◆ SELECTED TEXT
★ ★ ★ ★ ★ ★ ★

- Elected: before 23 August 1199
- Term ended: 1 July 1212
- Predecessor: John of Coutances
- Successor: Randulph of Evesham
- Previous post: Archdeacon of Capévreux

Orders
- Consecration: 4 June 1200

Personal details
- Died: 1 July 1212
- Denomination: Catholic

= Mauger of Worcester =

Mauger was a medieval Bishop of Worcester.

Mauger was archdeacon of Capévreux and a royal clerk and physician before he was elected to the see of Worcester before 23 August 1199. His election, however, was quashed by Pope Innocent III because Mauger was illegitimate.

Against this decision he pleaded in person before the pope, who was so favourably impressed by him that he confirmed the election, issued a decretal on his behalf (Innocentii Decretalium Collectio, tit. iv.), and consecrated him at Rome on 4 June 1200. On his return to England he was enthroned at Worcester, and reverently replaced in the church the bones of Bishop Wulfstan, which had been disturbed by his predecessor, Bishop John of Coutances. Many miracles were claimed following this act. On 17 April 1202 the cathedral and other buildings were burnt. Apparently in order to raise funds to repair this disaster, the bishop and monks applied for the canonisation of Wulfstan, and satisfactory proof of the miracles having been given, their request was granted the following year.

★ ★ ★ ★ ★ ★ ★

◆ EXERCISE DATA
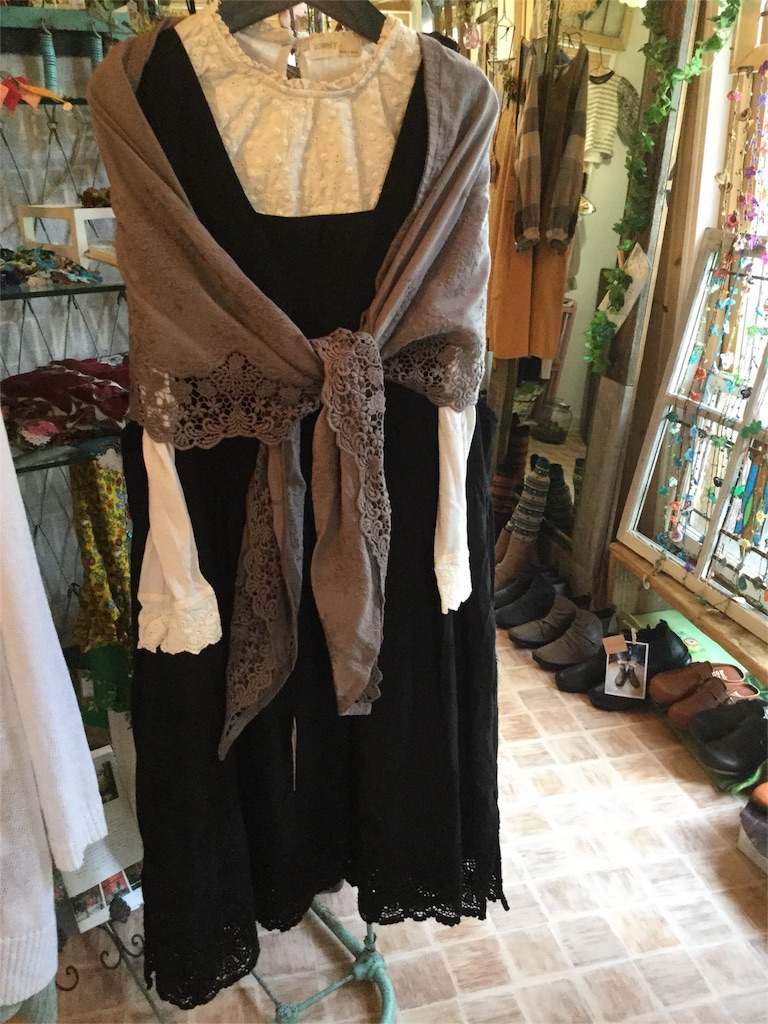 f:id:zappa38:20160907191540j:image f:id:zappa38:20160907191540j:image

★ ★ ★ ★ ★ ★ ★

◆ TASK DIRECTIONS
Could you copy out the entire text on Mauger of Worcester, word for word?

◆ EXPECTED OUTPUT
- Elected: before 23 August 1199
- Term ended: 1 July 1212
- Predecessor: John of Coutances
- Successor: Randulph of Evesham
- Previous post: Archdeacon of Capévreux

Orders
- Consecration: 4 June 1200

Personal details
- Died: 1 July 1212
- Denomination: Catholic

= Mauger of Worcester =

Mauger was a medieval Bishop of Worcester.

Mauger was archdeacon of Capévreux and a royal clerk and physician before he was elected to the see of Worcester before 23 August 1199. His election, however, was quashed by Pope Innocent III because Mauger was illegitimate.

Against this decision he pleaded in person before the pope, who was so favourably impressed by him that he confirmed the election, issued a decretal on his behalf (Innocentii Decretalium Collectio, tit. iv.), and consecrated him at Rome on 4 June 1200. On his return to England he was enthroned at Worcester, and reverently replaced in the church the bones of Bishop Wulfstan, which had been disturbed by his predecessor, Bishop John of Coutances. Many miracles were claimed following this act. On 17 April 1202 the cathedral and other buildings were burnt. Apparently in order to raise funds to repair this disaster, the bishop and monks applied for the canonisation of Wulfstan, and satisfactory proof of the miracles having been given, their request was granted the following year.